**Items listed in a dataset**
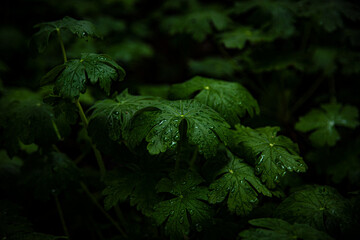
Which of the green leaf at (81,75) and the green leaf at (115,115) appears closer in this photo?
the green leaf at (81,75)

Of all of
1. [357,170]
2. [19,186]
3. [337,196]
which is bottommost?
[357,170]

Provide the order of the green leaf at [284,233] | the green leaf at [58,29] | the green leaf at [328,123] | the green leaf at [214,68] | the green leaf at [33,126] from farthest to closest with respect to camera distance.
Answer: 1. the green leaf at [214,68]
2. the green leaf at [328,123]
3. the green leaf at [33,126]
4. the green leaf at [58,29]
5. the green leaf at [284,233]

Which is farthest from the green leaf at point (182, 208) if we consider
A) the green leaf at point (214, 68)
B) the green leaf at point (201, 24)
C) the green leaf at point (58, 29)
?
the green leaf at point (214, 68)

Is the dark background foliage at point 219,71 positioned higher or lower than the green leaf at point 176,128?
lower

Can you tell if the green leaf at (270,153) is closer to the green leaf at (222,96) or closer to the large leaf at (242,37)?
the green leaf at (222,96)

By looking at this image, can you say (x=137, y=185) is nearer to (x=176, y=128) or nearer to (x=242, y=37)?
(x=176, y=128)

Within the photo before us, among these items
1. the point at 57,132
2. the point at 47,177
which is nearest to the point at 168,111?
the point at 57,132

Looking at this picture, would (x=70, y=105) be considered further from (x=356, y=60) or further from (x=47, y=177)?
(x=356, y=60)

**To do**
Print everything from the line containing "Can you tell" down to the last line of the rows above, copied without any changes.

**Exercise output**
Can you tell if the green leaf at (270,153) is closer to the green leaf at (222,96) or closer to the large leaf at (242,37)?
the green leaf at (222,96)

By looking at this image, can you say (x=137, y=185) is nearer to (x=176, y=128) or nearer to (x=242, y=37)?
(x=176, y=128)

Within the photo before us, among these items
1. the point at 57,132
2. the point at 47,177
which is nearest to the point at 168,111?
the point at 57,132

Looking at this picture, would (x=70, y=105) be considered further from (x=356, y=60) or further from (x=47, y=177)?
(x=356, y=60)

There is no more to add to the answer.